Document excerpt:
* BEGIN *

See Federal Home Loan Mortgage Corporation

Ginnie Mae

See Government National Mortgage Association

Government National Mortgage Association (GNMA)

Also known as "Ginnie Mae." Provides sources of funds for residential mortgages, insured or guaranteed by FHA or VA.

Graduated Payment Mortgage(GPM)

A type of flexible payment mortgage where the payments increase for a specified period of time and then level off. This type of mortgage has negative amortization built into it.

Growing Equity Mortgage (GEM)

A fixed rate mortgage that provides scheduled payment increases over an established period of time. The increased amount of the monthly payment is applied directly toward reducing the remaining balance of the mortgage.

Guaranty

A promise by one party to pay a debt or perform an obligation contracted by another if the original party fails to pay or perform according to a contract.

Guarantee Mortgage

A mortgage that is guaranteed by a third party.

Hazard Insurance

A form of insurance in which the insurance company protects the insured from specified losses, such as fire, windstorm and the like.

Housing Expenses-to-Income Ratio

The ratio, expressed as a percentage, which results when a borrower's housing expenses are divided by his/her gross monthly income. See debt-to-income ratio.

HUD-1 Statement

A document that provides an itemized listing of the funds that are payable at closing. Items that appear on the statement include real estate commissions, loan fees, points and initial escrow amounts. Each item on the statement is represented by a separate number within a standardized numbering system. The totals at the bottom of the HUD-1 statement define the seller's net proceeds and the buyer's net payment at closing.

Impound

The portion of a borrower's monthly payments held by the lender or servicer to pay for taxes, hazard insurance, mortgage insurance, lease payments, and other items as they become due. Also known as reserves.

Index

A published interest rate against which lenders measure the difference between the current interest rate on an adjustable rate mortgage and that earned by other investments (such as one, three, and five year U.S. Treasury security yields, the monthly average interest rate on loans closed by savings and loan institutions, and the monthly average costs-of-funds incurred by savings and loans), which is then used to adjust the interest rate on an adjustable mortgage up or down.

Indexed Rate

The sum of the published index plus the margin. For example if the index is 4% and the margin is 2.75%, the indexed rate would be 6.75%. Often, lenders charge less than the indexed rate the first year of an adjustable rate mortgage.

Initial Interest Rate

This refers to the original interest rate of the mortgage at the time of closing. This rate changes for an adjustable rate mortgage (ARM). It's also known as "start rate" or "teaser."

Installment

The regular periodic payment that a borrower agrees to make to a lender.

Insured Mortgage

A mortgage that is protected by the Federal Housing Administration (FHA) or by private mortgage insurance (MI).

Interest

The fee charged for borrowing money.

Interest Accrual Rate

The percentage rate at which interest accrues on the mortgage. In most cases, it is also the rate used to calculate the monthly payments.

Interest Rate Buydown Plan

An arrangement that allows the property seller to deposit money to an account. That money is then released each month to reduce the mortgagor's monthly payments during the early years of a mortgage.

* END *

Written task 1: Print the section of the mortgage glossary from "A fixed rate" to "to a contract.".
Written task 2: In the example in the mortgage glossary, what is the indexed rate when the index is 4% and the margin is 2.75%?
Rely only on the mortgage glossary to respond.

(Items from a collection)
* BEGIN *

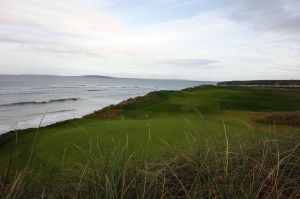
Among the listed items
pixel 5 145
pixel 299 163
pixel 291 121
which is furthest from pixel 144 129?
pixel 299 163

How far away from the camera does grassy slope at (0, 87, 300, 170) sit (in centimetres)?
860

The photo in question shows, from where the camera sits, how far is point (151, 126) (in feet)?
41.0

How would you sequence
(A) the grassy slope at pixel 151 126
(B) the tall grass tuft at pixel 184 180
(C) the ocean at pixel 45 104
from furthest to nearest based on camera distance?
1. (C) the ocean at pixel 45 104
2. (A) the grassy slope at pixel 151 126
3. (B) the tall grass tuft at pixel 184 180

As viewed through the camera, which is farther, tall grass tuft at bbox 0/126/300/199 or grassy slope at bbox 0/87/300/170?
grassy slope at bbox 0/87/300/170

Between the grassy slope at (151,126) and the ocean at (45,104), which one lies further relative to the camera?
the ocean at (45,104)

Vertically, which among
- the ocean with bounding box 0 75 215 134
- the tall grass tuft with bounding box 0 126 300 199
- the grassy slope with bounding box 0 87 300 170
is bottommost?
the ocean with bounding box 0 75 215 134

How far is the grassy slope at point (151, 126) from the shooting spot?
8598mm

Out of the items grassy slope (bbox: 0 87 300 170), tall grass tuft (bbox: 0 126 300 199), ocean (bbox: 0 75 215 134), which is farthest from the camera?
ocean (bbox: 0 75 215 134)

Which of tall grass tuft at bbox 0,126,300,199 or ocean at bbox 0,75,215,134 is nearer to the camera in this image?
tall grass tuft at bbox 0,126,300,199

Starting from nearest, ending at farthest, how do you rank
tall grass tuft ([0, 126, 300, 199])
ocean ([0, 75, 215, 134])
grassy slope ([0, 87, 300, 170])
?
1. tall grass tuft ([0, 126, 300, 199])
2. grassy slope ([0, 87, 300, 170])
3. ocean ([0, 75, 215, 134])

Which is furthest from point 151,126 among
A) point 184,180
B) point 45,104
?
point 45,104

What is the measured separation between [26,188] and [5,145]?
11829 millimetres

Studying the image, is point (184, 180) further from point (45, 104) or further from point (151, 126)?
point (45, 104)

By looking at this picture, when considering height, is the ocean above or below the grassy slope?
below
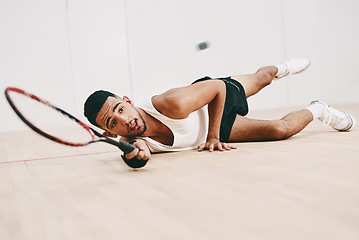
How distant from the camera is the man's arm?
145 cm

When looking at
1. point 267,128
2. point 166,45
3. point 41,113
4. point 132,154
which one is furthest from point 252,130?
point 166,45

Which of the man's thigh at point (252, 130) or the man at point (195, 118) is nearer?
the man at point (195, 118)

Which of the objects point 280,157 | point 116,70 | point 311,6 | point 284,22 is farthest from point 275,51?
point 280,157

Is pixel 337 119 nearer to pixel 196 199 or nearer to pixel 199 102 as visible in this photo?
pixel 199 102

* END *
* BEGIN *

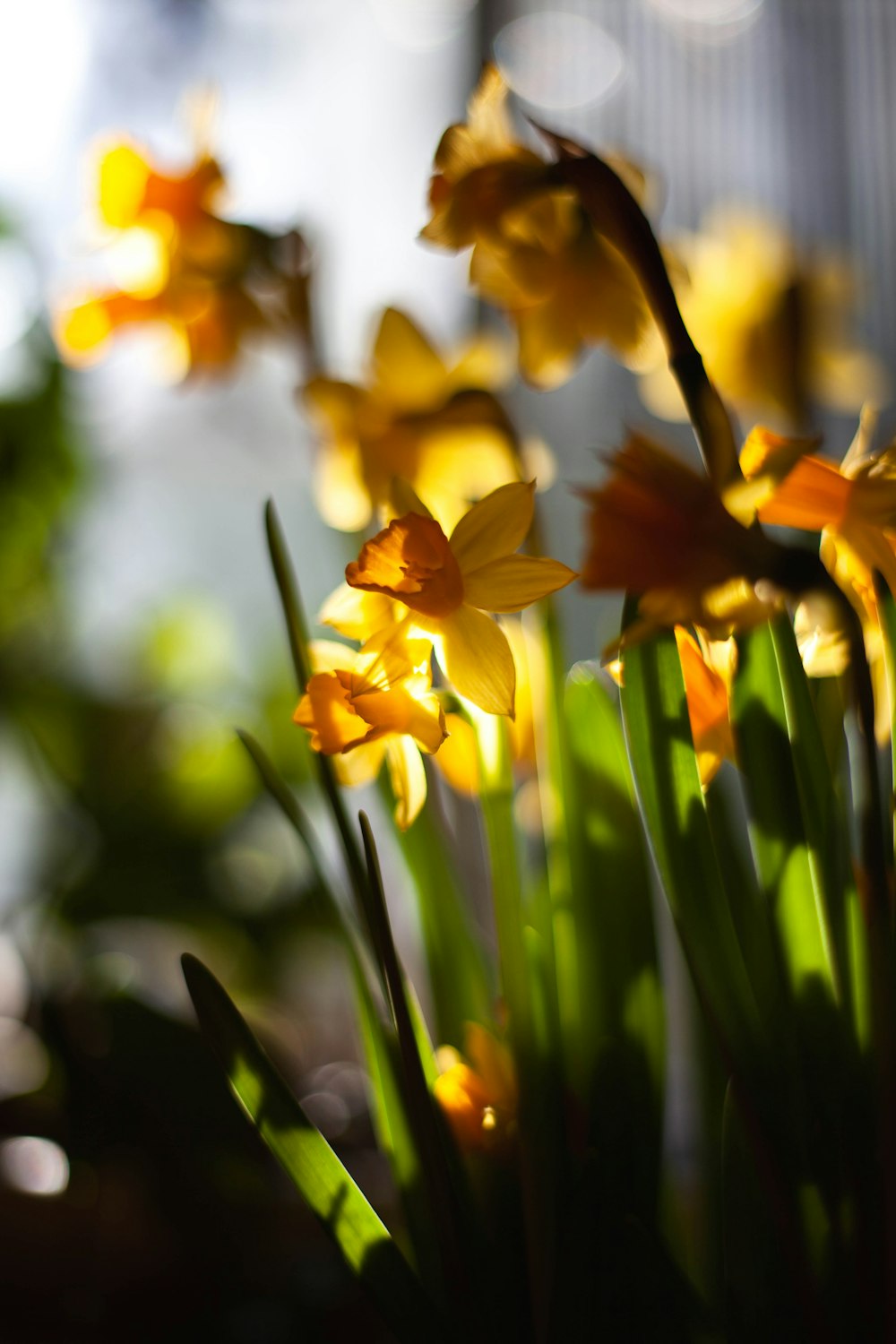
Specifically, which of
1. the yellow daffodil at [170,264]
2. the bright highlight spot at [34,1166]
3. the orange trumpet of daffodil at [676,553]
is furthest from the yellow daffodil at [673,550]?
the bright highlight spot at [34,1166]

* END *
* BEGIN *

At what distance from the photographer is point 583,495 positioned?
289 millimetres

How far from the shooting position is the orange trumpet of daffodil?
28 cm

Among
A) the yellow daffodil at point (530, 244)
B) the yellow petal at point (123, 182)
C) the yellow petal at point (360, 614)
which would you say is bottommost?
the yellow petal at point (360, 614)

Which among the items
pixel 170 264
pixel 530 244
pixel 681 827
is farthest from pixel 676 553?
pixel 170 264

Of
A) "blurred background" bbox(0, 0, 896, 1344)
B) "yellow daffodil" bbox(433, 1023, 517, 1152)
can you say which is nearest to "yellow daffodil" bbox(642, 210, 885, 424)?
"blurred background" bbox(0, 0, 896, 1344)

* END *

Problem solution 1:
A fixed rate mortgage that provides scheduled payment increases over an established period of time. The increased amount of the monthly payment is applied directly toward reducing the remaining balance of the mortgage.

Guaranty

A promise by one party to pay a debt or perform an obligation contracted by another if the original party fails to pay or perform according to a contract.

Problem solution 2: 6.75%